#### Problem to solve
Return the entries verbatim and drop every picture.

begin Entries shown

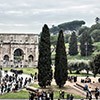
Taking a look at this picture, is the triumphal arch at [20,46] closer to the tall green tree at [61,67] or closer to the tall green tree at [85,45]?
the tall green tree at [85,45]

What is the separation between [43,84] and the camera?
51375mm

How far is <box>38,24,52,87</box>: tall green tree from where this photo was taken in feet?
169

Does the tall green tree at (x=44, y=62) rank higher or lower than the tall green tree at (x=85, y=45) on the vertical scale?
lower

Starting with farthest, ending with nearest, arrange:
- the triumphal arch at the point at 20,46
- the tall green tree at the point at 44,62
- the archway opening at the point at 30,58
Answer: the archway opening at the point at 30,58 → the triumphal arch at the point at 20,46 → the tall green tree at the point at 44,62

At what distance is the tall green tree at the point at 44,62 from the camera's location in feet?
169

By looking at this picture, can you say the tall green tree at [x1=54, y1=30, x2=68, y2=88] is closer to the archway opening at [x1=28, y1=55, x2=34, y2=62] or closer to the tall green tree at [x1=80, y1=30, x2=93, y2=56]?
the archway opening at [x1=28, y1=55, x2=34, y2=62]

end Entries shown

#### Response
Taking a look at this picture, is the triumphal arch at [20,46] closer to the tall green tree at [61,67] or closer to the tall green tree at [85,45]?
the tall green tree at [85,45]

What is the separation between [43,84] and the camera?
51375mm

How far is <box>38,24,52,87</box>: tall green tree from where this photo was taken in feet?
169

Does the tall green tree at (x=44, y=62) rank higher or lower than the tall green tree at (x=85, y=45) on the vertical scale?
lower

Starting with farthest, ending with nearest, arrange:
- the triumphal arch at the point at 20,46
- the tall green tree at the point at 44,62
- the archway opening at the point at 30,58
Answer: the archway opening at the point at 30,58 → the triumphal arch at the point at 20,46 → the tall green tree at the point at 44,62

At what distance is the tall green tree at the point at 44,62 from the camera's location in feet?
169

By looking at this picture, can you say the tall green tree at [x1=54, y1=30, x2=68, y2=88] is closer to the archway opening at [x1=28, y1=55, x2=34, y2=62] or closer to the tall green tree at [x1=80, y1=30, x2=93, y2=56]?
the archway opening at [x1=28, y1=55, x2=34, y2=62]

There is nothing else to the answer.